> YOUR INSTRUCTIONS
Images are to be excluded, and the rest of the data repeated exactly.

> INPUT DATA
- - - - -
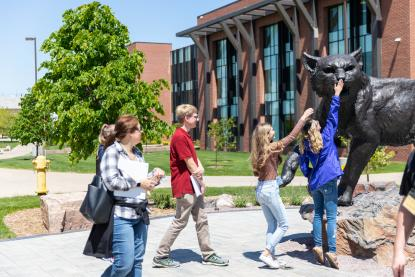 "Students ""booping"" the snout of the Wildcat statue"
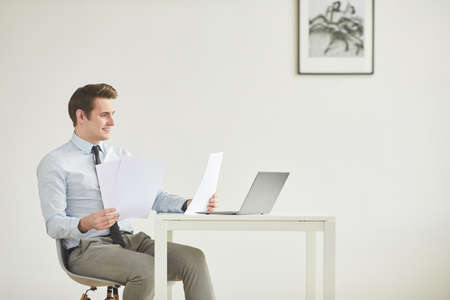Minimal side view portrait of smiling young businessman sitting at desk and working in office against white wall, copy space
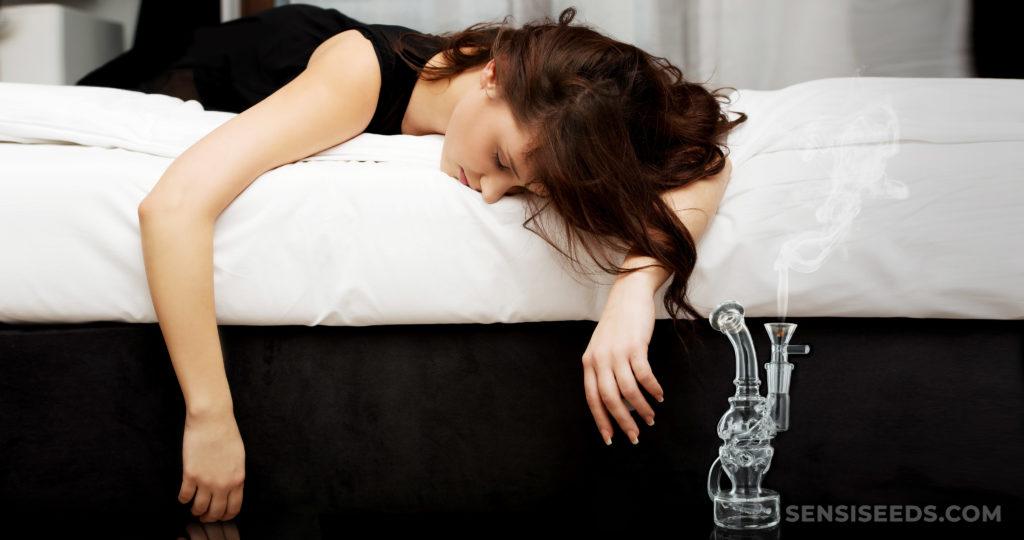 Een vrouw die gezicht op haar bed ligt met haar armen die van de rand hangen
- - - - -
> RESPONSE FOR THIS EXERCISE
 "Students ""booping"" the snout of the Wildcat statue"
Minimal side view portrait of smiling young businessman sitting at desk and working in office against white wall, copy space
 Een vrouw die gezicht op haar bed ligt met haar armen die van de rand hangen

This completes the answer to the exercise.